We knew him then as one of the annoying twins. He was five years younger than us, living in the townhouses at York Mills and Bayview, forever scooting around on his bicycle with his brother, Rob, wreaking havoc.

"My brother and I were a bit of a handful," Rex told me in an interview a few years back.

"We were always in trouble, always on the fringe. We skipped a lot of school. We were kind of wild. My grades were atrocious, I'm not kidding you.

"Anyone who grew up with us would be amazed that we both have masters degrees. I never did any school work and my mother was a university professor (then at the University of Toronto).

"I think she realized at a certain age it was best if we move in with our dad."

When Buddy Ryan was hired as the defensive co-ordinator of the Minnesota Vikings in 1976, his three boys eventually followed him to the Twin Cities.

That year, Jimmy enrolled at the University of Minnesota, where he went on to become a lawyer. A little more than a year later, the twins moved in with their dad.
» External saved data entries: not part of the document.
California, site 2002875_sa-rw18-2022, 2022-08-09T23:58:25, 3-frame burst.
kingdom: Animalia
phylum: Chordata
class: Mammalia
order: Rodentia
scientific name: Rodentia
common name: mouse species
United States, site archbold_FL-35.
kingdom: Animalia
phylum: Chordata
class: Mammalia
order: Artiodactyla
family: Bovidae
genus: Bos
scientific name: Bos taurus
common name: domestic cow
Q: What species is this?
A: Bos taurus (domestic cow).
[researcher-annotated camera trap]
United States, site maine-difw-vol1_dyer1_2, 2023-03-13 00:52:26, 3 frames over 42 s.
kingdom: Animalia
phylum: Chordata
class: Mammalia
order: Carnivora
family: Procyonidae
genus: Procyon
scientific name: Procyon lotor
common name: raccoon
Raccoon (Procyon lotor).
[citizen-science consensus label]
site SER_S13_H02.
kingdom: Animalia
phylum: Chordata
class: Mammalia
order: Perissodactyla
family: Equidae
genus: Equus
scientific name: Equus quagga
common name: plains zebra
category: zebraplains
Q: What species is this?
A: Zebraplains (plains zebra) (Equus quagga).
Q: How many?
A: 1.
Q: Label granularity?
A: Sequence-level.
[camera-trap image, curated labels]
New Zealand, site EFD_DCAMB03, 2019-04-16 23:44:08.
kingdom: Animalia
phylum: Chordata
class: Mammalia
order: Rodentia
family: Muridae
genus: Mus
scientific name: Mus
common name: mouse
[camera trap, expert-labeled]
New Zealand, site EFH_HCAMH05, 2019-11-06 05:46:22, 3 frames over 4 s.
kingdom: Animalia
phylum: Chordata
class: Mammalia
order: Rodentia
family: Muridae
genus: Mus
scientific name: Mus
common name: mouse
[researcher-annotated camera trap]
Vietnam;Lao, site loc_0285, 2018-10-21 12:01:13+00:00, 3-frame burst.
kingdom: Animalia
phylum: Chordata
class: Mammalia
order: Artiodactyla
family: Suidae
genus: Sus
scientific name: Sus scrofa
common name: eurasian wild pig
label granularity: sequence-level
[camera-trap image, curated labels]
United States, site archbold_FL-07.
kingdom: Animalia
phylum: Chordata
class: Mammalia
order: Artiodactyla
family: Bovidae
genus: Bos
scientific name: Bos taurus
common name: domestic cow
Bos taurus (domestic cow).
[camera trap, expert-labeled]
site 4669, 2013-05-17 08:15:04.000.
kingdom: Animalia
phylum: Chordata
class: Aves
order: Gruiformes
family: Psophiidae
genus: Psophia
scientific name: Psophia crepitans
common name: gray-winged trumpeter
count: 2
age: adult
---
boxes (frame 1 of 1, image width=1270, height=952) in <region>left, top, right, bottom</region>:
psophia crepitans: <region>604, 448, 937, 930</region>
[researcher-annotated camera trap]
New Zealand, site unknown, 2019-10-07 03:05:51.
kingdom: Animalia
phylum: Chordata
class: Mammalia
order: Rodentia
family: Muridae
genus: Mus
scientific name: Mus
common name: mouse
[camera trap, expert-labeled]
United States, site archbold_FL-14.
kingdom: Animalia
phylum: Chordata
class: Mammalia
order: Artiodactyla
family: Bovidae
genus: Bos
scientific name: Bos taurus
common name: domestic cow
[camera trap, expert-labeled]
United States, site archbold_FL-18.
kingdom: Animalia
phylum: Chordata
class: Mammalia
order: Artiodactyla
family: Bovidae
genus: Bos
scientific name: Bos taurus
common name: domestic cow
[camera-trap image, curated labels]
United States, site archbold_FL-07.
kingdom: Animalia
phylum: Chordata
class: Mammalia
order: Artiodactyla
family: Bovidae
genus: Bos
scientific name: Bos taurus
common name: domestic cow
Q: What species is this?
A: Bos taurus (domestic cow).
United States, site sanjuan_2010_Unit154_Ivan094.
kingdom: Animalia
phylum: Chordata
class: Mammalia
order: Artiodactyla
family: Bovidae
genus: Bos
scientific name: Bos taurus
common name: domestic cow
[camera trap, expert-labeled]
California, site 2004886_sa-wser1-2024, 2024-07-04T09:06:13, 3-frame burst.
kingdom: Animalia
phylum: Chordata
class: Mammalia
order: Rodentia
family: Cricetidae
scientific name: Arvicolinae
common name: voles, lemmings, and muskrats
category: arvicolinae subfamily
This week, Rex signed a four-year $11-million US deal with the Jets. Just recently, Rob left the Oakland Raiders for the defensive co-ordinator's position with the Cleveland Browns. The crazy kids on their bikes are both big-name millionaire coaches now.

A long way from the football fields of Toronto, where their mom signed them up for minor football during the 1970s. Two games in, both were kicked out of the league for being too rough.

The truth on Buddy Ryan: He didn't want his kids to become coaches, telling them about his divorce, how often he moved around, how unstable it was. And then he told them: "You're going to have to do this on your own."

The only time he had it out and nasty with one of his kids was when Jimmy told him he wanted to be a sports writer. That he wanted no part of.